■ What is expected:
Reproduce everything in the tuberculosis article from "Jessica Sieff |" down to "Health Organization (WHO).", swapping "cruel" for "relentless".

■ Document section:
◇ ◇ ◇ ◇

Jessica Sieff | March 26, 2017
In the time it takes to read this article, half a dozen people will have died from tuberculosis (TB).
It is a cruel and persistent killer, claiming 1.8 million lives each year, an estimated 200,000 of which are children, according to the World Health Organization (WHO).
Considering the gravity of those numbers, it’s even more alarming to know that many cases go unreported.
“Tuberculosis is the most prevalent infectious disease that the world has seen, based on the number of people infected and the number of resulting fatalities,” said Jeff Schorey, George B. Craig Jr. Professor in the Department of Biological Sciences at the University of Notre Dame. “It is the single leading cause of death by an infectious organism.”
World Tuberculosis Day marks the official discovery of Mycobacterium tuberculosis by Dr. Robert Koch on March 24, 1882. But the infectious disease is considered to date back thousands of years. It causes death worldwide, primarily affecting low- and middle-income countries. Pulmonary TB can spread with a cough, infecting anyone in the vicinity. Patients require access to first-line drugs and face a six-month regimen of multiple antibiotics. An incomplete course of antibiotics poses an increased risk for developing multi-drug-resistant TB.
“What you need for any infectious disease is a vaccine,” Schorey said. “In the absence of that, you need dependable and effective drugs with minimal side effects, if at all. You also need reliable diagnostics to determine who needs to be treated.”
Research plays a vital role in the fight to end the tuberculosis epidemic.
Schorey, a world-renowned expert with pioneering work on the role of exosomes in infectious diseases, has been studying mycobacterial disease for almost two decades. It has been his main research focus at Notre Dame. With grants from the National Institutes of Health, his lab studies the relationship between mycobacteria, the causative agent of TB, and macrophages, cells of the immune system, which can fall victim to the TB pathogen when infected.

◇ ◇ ◇ ◇

■ Record extracts:

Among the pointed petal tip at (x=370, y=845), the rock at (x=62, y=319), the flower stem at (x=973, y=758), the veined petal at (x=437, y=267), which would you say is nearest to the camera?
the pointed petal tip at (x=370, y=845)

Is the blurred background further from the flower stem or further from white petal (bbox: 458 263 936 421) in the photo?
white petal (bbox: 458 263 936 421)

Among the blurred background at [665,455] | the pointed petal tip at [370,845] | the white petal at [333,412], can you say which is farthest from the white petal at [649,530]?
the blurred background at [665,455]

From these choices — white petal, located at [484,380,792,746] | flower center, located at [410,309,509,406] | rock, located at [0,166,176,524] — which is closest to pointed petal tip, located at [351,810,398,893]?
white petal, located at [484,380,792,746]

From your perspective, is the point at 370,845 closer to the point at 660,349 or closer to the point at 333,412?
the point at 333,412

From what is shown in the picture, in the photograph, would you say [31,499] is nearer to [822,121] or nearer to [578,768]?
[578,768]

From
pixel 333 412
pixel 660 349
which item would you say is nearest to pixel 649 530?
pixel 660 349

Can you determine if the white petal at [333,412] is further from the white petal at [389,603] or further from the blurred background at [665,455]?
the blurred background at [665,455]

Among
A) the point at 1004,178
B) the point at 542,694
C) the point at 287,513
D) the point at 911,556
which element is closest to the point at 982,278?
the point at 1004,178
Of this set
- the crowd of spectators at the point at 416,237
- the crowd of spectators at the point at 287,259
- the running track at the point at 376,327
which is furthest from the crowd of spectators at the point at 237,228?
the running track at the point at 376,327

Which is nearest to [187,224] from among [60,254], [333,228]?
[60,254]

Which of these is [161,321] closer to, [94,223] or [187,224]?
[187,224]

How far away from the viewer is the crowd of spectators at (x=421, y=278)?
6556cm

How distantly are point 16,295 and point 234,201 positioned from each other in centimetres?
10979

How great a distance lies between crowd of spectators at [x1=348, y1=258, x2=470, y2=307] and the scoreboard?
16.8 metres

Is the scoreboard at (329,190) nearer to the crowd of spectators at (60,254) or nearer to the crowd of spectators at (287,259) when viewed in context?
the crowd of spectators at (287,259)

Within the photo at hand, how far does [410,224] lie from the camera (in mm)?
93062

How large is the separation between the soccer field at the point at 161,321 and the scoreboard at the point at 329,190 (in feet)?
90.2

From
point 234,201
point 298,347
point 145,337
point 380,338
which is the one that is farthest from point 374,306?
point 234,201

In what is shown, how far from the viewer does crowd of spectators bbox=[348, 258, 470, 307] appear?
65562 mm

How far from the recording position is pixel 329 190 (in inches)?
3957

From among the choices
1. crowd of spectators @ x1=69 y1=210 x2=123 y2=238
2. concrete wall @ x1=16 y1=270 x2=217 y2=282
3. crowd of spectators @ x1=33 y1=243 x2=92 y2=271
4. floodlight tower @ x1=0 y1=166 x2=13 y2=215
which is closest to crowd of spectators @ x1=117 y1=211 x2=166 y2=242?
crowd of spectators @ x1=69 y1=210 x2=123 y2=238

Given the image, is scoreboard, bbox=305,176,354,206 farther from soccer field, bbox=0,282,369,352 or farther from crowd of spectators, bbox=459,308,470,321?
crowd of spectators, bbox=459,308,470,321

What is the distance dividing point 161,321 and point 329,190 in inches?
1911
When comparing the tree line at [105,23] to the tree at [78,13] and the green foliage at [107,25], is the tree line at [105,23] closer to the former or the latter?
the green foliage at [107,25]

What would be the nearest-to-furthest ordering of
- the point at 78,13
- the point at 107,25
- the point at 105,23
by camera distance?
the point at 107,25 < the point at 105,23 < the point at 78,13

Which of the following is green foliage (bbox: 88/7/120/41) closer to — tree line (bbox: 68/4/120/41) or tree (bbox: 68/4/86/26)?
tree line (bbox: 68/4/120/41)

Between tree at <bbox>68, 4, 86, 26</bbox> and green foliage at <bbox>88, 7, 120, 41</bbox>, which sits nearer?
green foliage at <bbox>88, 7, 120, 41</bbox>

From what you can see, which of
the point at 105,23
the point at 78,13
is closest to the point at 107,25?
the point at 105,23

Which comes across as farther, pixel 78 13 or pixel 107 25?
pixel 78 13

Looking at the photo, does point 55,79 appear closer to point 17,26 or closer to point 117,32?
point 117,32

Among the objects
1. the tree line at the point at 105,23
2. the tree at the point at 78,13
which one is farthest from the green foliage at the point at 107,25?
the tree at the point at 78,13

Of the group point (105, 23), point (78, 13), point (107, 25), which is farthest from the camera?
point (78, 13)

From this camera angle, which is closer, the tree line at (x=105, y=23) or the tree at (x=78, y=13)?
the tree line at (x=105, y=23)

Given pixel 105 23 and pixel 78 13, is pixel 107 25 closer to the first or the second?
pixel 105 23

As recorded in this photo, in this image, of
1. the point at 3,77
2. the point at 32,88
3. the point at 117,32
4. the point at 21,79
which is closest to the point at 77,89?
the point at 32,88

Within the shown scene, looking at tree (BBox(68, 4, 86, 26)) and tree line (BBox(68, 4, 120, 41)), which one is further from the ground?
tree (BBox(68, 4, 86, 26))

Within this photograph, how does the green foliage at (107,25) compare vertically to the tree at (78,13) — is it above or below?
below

◇ ◇ ◇ ◇

■ Answer for the task:
Jessica Sieff | March 26, 2017
In the time it takes to read this article, half a dozen people will have died from tuberculosis (TB).
It is a relentless and persistent killer, claiming 1.8 million lives each year, an estimated 200,000 of which are children, according to the World Health Organization (WHO).